● **JOB 1**: List every word or phrase that the Dirty Mind post sets in single quotation marks.
● **JOB 2**: Duplicate the Dirty Mind post from "At least I knew" to "safe to eat?')".

Monday, April 23, 2007

DIRTY MIND

At least I knew which city I was in when I woke at 3am this morning. I knew this because as I gained consciousness my brain was already deeply involved in working out the answer to a very Manhattan-specific question - 'where is my nearest soil?'. (Clearly if I'd still been in Tokyo, the question would have been totally different, and something along the lines of 'which bits of this plate of soil sitting in front of me is it safe to eat?')

I've no idea why I was so concerned about finding soil at 3am, but it seemed pretty important at the time, in the cold dark of night, so I figured the sooner I'd worked out the answer, the sooner I could get back to sleep. It was actually more complicated than I thought. Strictly speaking my nearest soil is in a small square garden a mere 2 long blocks from here. But that doesn't really count, as the garden is only accessible to residents and I don't have a key - 'private' soil, in other words. A breaking and entering situation seems a bit of a risky venture just to get hold of some soil, particularly when you don't even know what you want it for.

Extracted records
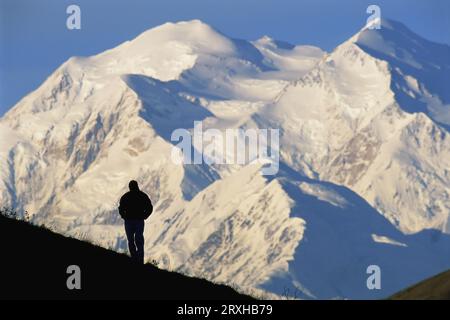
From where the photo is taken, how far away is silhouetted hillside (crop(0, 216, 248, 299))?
3962 centimetres

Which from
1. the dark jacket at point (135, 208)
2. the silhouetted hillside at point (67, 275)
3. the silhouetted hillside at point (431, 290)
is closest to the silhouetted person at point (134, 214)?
the dark jacket at point (135, 208)

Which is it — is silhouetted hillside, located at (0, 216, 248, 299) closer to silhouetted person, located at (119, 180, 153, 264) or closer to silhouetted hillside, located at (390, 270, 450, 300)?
silhouetted person, located at (119, 180, 153, 264)

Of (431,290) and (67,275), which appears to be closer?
(431,290)

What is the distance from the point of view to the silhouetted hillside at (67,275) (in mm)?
39625

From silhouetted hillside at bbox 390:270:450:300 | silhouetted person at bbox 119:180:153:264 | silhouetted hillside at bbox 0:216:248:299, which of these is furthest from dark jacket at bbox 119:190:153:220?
silhouetted hillside at bbox 390:270:450:300

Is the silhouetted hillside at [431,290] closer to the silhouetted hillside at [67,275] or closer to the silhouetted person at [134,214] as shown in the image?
the silhouetted hillside at [67,275]

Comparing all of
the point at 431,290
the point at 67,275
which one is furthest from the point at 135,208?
the point at 431,290

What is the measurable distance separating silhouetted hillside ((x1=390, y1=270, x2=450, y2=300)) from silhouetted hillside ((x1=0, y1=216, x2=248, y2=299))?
329 inches

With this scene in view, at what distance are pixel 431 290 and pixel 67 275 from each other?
11.1 meters

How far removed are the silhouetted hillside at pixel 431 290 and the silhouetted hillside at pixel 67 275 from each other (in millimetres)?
8362

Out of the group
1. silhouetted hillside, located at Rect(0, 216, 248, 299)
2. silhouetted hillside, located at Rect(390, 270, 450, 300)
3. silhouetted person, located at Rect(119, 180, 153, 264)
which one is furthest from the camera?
silhouetted person, located at Rect(119, 180, 153, 264)

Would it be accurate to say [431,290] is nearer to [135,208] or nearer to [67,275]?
[67,275]

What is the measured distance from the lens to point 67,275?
4131 cm
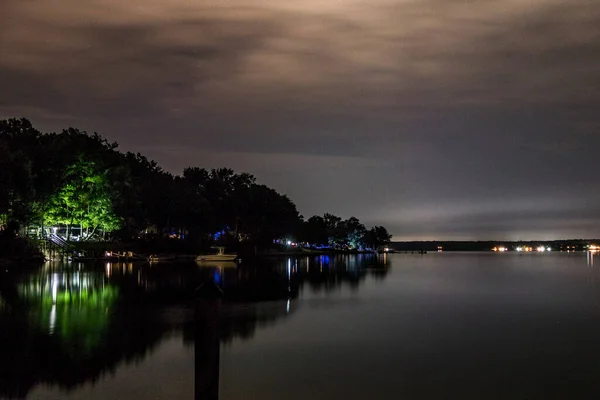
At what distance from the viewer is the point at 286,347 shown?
2130 centimetres

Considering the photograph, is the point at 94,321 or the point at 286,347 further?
the point at 94,321

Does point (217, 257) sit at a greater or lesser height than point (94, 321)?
greater

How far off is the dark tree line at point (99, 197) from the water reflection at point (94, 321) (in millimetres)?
27565

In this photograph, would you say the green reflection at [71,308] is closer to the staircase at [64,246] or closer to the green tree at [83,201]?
the staircase at [64,246]

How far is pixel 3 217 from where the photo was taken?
7119cm

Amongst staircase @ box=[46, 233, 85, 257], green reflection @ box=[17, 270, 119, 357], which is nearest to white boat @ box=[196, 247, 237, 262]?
staircase @ box=[46, 233, 85, 257]

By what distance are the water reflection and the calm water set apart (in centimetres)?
7

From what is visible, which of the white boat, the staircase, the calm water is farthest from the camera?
the white boat

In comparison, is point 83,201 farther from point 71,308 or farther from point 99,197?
point 71,308

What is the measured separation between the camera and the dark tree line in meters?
70.9

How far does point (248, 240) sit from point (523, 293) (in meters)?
105

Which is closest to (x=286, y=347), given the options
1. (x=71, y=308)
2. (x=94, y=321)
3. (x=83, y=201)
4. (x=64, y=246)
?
(x=94, y=321)

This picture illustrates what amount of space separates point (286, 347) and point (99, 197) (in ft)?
235

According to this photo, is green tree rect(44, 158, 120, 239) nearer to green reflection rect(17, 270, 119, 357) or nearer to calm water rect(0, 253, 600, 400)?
green reflection rect(17, 270, 119, 357)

● **TASK OUTPUT 1**:
- 'where is my nearest soil?'
- 'which bits of this plate of soil sitting in front of me is it safe to eat?'
- 'private'

● **TASK OUTPUT 2**:
At least I knew which city I was in when I woke at 3am this morning. I knew this because as I gained consciousness my brain was already deeply involved in working out the answer to a very Manhattan-specific question - 'where is my nearest soil?'. (Clearly if I'd still been in Tokyo, the question would have been totally different, and something along the lines of 'which bits of this plate of soil sitting in front of me is it safe to eat?')